On a pound-for-pound basis, Bank of America's (NYSE:BAC) overdraft policy is surprisingly one of the best for consumers among big banks.
The big business of overdraft fees
Starting in the first quarter of this year, banks must report to the FDIC how much money they earn from overdraft fees. On an absolute basis, the numbers are disturbing, to say the least.
In the first three months of this year, JPMorgan Chase, the nation's biggest bank by assets, charged its customers a whopping $415 million for overdrawing their accounts. Bank of America and Wells Fargo followed not far behind, reporting first-quarter overdraft fees of $371 million and $355 million, respectively.
Viewed through this lens, you'd be excused for concluding that Bank of America's overdraft policy is, in fact, one of the worst. It does, after all, generate more noninterest income from this source than any other bank in the country, with the exception of JPMorgan Chase.

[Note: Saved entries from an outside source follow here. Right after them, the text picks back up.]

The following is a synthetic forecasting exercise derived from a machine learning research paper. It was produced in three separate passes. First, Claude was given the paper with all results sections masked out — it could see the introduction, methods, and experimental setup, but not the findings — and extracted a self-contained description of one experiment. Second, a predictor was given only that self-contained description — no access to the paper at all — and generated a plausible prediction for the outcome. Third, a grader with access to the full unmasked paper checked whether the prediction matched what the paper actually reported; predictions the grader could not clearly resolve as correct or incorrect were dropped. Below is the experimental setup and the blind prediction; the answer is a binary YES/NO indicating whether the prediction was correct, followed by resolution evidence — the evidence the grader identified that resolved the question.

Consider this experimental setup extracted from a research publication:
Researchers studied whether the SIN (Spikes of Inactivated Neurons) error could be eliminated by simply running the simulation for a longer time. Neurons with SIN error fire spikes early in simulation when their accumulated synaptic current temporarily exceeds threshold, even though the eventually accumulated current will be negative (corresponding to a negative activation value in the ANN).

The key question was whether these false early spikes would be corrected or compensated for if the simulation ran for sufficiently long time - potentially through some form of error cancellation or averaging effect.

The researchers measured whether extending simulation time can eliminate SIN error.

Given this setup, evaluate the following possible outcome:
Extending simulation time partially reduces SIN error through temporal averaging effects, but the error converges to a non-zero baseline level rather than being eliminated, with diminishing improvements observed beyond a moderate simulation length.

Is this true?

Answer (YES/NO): NO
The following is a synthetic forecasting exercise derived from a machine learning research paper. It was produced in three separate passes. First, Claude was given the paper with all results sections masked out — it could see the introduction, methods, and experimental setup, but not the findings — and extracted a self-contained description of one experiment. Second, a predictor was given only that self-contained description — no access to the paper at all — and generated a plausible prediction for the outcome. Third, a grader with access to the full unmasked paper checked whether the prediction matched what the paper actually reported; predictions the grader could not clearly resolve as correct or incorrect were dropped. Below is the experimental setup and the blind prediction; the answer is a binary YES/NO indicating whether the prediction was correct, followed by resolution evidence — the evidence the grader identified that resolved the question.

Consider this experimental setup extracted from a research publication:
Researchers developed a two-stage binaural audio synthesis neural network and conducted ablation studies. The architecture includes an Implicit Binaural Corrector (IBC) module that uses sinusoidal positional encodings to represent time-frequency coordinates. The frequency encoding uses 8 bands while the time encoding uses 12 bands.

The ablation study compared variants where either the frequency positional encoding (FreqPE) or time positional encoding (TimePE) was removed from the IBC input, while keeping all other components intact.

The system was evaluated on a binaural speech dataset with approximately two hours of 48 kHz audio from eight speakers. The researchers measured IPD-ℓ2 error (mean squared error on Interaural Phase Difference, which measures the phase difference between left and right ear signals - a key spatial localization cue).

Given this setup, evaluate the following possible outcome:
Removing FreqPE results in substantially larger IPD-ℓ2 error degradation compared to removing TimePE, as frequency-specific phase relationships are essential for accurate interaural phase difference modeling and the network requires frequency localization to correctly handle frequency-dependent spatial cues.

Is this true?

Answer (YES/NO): YES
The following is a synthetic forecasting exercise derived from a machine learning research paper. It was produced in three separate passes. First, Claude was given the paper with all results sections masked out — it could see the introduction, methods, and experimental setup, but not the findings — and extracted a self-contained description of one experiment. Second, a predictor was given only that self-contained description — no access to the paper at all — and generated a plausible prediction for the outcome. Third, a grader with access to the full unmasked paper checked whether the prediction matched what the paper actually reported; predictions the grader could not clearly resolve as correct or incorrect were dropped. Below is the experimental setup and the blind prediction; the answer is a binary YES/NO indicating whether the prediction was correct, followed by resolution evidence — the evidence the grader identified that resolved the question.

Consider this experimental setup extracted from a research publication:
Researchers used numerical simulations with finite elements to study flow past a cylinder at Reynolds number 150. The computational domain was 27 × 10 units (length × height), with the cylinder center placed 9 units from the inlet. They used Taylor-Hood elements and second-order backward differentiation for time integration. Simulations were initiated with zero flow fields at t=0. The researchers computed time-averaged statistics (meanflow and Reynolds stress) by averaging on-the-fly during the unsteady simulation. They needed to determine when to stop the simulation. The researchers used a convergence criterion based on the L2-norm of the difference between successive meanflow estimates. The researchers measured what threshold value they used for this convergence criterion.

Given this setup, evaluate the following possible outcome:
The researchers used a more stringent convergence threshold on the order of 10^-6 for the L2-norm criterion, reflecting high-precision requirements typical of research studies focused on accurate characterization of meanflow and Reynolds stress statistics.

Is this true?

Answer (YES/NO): NO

However, if you adjust for the fact that Bank of America has more consumer deposits than any other U.S. bank, then you can see that, on a pound-for-pound basis, it is actually one of America's most consumer friendly depository institutions from the perspective of overdraft fees.

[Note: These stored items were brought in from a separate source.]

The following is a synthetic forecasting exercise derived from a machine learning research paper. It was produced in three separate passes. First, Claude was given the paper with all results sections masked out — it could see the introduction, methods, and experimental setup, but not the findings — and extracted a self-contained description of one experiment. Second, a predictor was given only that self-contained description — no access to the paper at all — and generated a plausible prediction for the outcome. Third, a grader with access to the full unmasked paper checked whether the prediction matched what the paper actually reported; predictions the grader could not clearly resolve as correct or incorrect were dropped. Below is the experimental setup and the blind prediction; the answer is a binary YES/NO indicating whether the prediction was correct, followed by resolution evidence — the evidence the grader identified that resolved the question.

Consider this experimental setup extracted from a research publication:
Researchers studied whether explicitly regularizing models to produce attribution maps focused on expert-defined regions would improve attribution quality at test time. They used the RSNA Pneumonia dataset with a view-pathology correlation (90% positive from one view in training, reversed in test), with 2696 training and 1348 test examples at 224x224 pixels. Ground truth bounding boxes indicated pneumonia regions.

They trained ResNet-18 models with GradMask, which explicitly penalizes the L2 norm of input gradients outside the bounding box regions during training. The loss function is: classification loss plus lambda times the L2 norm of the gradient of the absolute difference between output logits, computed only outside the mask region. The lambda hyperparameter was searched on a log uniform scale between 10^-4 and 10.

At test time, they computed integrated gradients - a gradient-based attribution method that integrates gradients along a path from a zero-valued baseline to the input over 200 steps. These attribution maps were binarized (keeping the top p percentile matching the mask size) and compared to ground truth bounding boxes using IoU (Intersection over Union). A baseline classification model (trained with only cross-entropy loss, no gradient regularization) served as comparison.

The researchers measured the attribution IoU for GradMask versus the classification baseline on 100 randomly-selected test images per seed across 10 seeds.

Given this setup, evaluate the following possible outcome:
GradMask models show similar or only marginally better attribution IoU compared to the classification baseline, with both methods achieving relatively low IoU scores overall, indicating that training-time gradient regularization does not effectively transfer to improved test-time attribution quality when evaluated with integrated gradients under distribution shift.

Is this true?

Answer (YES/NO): NO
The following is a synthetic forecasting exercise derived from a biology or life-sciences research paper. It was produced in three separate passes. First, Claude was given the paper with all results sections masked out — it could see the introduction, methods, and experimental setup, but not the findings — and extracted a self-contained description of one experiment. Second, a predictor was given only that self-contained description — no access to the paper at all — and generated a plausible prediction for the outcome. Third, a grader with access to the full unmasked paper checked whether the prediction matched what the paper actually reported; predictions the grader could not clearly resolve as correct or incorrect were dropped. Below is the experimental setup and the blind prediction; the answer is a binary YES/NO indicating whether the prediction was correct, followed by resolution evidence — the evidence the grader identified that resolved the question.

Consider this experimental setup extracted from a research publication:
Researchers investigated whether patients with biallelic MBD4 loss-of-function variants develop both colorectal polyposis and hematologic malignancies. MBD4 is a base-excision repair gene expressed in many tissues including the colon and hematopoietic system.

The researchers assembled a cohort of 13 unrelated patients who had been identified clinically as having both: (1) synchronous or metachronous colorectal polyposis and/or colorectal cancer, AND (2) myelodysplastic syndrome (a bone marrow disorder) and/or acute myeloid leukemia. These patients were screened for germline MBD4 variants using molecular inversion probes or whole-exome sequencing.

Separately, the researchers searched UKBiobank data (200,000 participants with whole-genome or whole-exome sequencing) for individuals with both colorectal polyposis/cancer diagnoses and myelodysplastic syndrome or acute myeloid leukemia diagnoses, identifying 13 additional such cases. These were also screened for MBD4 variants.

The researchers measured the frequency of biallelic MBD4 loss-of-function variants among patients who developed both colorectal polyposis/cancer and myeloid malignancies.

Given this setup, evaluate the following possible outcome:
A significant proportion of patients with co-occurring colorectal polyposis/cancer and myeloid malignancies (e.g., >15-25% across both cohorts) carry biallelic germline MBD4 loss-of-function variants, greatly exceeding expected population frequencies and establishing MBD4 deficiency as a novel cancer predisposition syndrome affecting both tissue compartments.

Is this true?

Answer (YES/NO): NO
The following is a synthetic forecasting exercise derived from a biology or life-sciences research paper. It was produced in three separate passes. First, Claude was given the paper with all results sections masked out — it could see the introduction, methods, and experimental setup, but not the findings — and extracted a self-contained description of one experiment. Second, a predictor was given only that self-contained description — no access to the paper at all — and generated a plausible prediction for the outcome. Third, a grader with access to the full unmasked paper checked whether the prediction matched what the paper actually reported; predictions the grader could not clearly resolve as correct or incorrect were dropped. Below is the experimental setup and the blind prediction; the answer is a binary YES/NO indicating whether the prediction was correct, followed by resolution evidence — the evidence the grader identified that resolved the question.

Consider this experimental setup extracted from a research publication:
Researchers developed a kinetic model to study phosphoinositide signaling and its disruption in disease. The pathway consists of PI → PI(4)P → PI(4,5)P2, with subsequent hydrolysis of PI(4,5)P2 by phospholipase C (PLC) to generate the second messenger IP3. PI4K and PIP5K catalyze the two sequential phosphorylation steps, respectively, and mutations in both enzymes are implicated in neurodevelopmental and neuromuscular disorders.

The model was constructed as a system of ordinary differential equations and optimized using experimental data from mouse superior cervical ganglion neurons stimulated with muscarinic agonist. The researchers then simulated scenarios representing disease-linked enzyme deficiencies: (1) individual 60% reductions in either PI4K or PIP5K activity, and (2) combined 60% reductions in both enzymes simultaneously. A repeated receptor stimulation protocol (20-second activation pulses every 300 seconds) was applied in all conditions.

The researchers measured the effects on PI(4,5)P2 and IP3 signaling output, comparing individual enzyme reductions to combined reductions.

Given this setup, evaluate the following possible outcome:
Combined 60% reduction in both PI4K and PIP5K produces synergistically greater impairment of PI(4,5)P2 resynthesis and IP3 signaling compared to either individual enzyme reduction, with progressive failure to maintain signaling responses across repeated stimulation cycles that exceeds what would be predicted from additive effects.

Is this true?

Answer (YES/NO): YES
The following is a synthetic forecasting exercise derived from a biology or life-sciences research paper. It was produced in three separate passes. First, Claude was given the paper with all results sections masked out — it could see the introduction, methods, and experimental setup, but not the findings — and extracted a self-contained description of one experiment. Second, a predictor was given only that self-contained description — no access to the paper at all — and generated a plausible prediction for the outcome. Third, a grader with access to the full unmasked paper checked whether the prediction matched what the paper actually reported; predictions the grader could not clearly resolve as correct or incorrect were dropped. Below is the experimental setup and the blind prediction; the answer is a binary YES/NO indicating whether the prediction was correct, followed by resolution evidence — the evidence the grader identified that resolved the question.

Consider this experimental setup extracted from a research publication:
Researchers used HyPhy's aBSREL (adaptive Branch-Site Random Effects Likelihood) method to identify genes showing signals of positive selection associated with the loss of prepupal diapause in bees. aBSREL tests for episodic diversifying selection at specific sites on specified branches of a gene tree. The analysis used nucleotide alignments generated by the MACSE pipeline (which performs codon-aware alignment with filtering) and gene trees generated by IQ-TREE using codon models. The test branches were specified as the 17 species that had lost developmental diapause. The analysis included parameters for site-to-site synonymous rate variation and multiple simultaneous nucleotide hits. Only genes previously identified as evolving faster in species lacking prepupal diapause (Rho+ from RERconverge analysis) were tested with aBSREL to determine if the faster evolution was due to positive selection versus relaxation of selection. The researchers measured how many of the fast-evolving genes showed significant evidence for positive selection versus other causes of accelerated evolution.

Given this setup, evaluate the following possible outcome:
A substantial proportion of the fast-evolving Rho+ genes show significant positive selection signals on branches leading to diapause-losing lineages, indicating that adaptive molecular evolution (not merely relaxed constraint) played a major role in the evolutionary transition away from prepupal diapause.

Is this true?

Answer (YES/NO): NO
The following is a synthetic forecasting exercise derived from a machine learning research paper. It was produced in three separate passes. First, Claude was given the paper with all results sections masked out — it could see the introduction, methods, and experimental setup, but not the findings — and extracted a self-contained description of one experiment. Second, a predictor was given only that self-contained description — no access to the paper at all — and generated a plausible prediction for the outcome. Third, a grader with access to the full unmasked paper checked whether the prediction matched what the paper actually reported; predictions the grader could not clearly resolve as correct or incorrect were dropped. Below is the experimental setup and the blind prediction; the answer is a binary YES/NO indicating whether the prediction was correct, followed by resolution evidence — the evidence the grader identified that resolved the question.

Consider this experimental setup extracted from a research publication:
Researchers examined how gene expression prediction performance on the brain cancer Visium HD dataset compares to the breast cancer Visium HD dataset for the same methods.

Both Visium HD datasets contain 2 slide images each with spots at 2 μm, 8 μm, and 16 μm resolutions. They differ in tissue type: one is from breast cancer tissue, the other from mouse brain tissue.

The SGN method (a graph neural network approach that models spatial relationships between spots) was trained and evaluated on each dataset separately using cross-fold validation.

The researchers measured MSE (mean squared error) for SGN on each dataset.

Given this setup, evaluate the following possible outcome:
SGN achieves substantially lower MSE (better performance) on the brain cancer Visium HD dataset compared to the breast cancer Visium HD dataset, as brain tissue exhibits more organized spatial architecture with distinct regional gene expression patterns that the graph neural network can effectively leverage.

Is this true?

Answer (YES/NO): NO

On an annualized basis, Bank of America's quarterly revenue from overdraft fees equates to only 0.24% of its total consumer deposits. By contrast, regional banks such as Regions Financial, Huntington Bancshares, and U.S. Bank, have overdraft-fee-to-consumer-deposit ratios of two to three times higher, at 0.72%, 0.48%, and 0.43%, respectively.
Among the nation's largest lenders, in other words, Bank of America generates less in overdraft fees from each dollar of consumer deposits than does every other big bank but for Capital One -- which is first and foremost a credit card lender -- and Citibank, which has largely eschewed a consumer-deposit franchise in favor of multinational commercial and investment banking businesses.

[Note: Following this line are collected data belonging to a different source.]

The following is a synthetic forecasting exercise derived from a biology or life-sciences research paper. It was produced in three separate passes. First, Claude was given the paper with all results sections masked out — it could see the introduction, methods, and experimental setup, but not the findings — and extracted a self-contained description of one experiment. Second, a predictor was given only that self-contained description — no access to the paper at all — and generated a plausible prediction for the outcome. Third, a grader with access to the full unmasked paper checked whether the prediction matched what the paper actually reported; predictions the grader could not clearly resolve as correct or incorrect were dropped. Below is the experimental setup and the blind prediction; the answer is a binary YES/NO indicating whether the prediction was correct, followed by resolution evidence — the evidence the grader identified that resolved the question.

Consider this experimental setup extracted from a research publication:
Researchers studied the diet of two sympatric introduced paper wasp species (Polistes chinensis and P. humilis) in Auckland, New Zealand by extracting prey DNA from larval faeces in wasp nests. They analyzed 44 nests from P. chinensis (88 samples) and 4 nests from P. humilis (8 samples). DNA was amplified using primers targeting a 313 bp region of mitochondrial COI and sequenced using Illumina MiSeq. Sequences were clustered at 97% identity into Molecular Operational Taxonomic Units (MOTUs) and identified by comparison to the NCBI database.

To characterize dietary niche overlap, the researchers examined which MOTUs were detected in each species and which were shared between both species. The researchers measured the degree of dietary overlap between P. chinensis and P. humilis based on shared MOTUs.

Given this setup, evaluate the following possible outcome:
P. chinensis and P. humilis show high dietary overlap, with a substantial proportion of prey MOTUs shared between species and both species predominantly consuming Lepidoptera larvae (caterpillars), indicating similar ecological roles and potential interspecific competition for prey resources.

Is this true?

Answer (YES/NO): NO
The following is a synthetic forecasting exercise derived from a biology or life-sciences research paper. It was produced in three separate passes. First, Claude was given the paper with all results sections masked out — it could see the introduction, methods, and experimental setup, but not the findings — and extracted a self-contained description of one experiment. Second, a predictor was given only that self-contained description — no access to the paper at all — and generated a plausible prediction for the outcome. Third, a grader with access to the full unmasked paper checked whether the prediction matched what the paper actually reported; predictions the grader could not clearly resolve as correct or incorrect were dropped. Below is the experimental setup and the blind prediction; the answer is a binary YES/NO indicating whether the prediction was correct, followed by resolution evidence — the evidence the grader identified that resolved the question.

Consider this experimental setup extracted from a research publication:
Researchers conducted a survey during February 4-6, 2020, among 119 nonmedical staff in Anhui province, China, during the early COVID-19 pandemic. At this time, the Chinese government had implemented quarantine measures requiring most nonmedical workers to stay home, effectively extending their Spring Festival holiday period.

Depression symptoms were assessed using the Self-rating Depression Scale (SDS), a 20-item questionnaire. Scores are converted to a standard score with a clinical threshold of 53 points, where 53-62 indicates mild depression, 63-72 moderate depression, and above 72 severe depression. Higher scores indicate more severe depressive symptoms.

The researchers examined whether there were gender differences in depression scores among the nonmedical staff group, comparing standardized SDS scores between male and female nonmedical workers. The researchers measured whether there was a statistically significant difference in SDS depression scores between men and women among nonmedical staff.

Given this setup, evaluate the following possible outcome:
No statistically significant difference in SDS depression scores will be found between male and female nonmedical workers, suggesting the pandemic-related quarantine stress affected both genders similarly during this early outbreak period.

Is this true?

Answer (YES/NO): YES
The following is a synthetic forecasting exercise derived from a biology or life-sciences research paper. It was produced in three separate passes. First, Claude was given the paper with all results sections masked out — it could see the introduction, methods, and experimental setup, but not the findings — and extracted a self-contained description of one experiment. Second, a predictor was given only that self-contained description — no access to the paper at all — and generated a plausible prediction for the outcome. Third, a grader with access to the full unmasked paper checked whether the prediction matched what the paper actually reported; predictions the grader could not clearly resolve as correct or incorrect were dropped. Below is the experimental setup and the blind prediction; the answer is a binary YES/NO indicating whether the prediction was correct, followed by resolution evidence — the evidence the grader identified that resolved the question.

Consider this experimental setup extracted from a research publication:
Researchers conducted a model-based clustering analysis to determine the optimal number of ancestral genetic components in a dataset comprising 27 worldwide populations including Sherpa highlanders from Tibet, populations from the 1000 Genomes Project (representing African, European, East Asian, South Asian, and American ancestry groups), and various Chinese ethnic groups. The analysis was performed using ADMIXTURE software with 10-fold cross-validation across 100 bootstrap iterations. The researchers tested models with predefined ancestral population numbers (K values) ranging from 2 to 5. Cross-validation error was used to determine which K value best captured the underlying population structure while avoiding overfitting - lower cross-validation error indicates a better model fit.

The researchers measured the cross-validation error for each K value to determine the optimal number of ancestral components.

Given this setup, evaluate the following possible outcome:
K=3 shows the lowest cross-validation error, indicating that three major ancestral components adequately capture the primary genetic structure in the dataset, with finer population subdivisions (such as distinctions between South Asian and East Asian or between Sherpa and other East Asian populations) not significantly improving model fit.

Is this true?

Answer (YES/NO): NO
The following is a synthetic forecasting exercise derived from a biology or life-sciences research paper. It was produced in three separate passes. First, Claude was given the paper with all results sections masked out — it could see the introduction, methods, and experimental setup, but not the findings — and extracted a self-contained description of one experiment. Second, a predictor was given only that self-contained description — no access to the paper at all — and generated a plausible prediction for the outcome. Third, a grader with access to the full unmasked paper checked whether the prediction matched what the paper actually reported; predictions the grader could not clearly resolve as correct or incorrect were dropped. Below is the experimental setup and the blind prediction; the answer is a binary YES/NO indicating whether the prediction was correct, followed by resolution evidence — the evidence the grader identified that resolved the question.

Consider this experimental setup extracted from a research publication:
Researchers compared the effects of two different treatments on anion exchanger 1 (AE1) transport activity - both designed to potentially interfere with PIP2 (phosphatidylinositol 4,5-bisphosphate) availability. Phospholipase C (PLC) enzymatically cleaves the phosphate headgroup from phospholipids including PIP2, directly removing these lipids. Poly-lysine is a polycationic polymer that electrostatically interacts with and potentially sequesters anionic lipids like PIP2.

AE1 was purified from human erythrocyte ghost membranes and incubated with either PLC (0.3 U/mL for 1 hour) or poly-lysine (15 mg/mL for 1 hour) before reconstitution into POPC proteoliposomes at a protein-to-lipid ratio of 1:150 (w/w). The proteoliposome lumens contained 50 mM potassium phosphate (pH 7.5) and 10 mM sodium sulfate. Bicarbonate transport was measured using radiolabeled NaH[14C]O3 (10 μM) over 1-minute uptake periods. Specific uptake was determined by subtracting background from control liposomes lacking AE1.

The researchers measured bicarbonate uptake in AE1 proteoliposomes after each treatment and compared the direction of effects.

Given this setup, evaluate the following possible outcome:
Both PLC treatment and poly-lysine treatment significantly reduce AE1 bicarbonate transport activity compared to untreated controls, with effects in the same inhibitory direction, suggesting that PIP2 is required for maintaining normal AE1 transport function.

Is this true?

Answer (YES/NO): NO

Bank of America's past problems with overdraft fees
For some of you, this may come as a surprise given Bank of America's history. At the beginning of 2011, the North Carolina-based lender settled a class action lawsuit over its overdraft policies for $410 million. The bank had been sued after it was caught reordering its customers' debit card transactions in a way that maximized fees.
Say, for instance, that you had five transactions on a particular day -- four of which occurred in the morning and were for $5 each, while the fifth occurred in the afternoon and was for $200. If your balance at the start of the day was $195 dollars, then logic seems to dictate that you would incur one overdraft fee -- for the final $200 charge -- as the first four transactions all took place while your balance was positive.
Under Bank of America's former overdraft policy, however, that's not how it worked. At the end of each day, the bank would reorder your transactions based on size, with the biggest processed first. Thus, in this case, as opposed to incurring one overdraft charge, you'd have incurred five.
Just to be clear, Bank of America wasn't the only financial institution doing this. It was, I'm sad to say, an industry-wide practice. Fortunately government regulators have reined in these practices over the last few years, and, while banks still appear to be reordering transactions, their customers must now voluntarily opt-in to so-called overdraft protection. Because not all customers do so, banks now get less noninterest income from overdraft fees than they used to.
In short, Bank of America leaves a lot to be desired when it comes to the treatment of its customers even today, but, at least on this account, it seems headed in the right direction.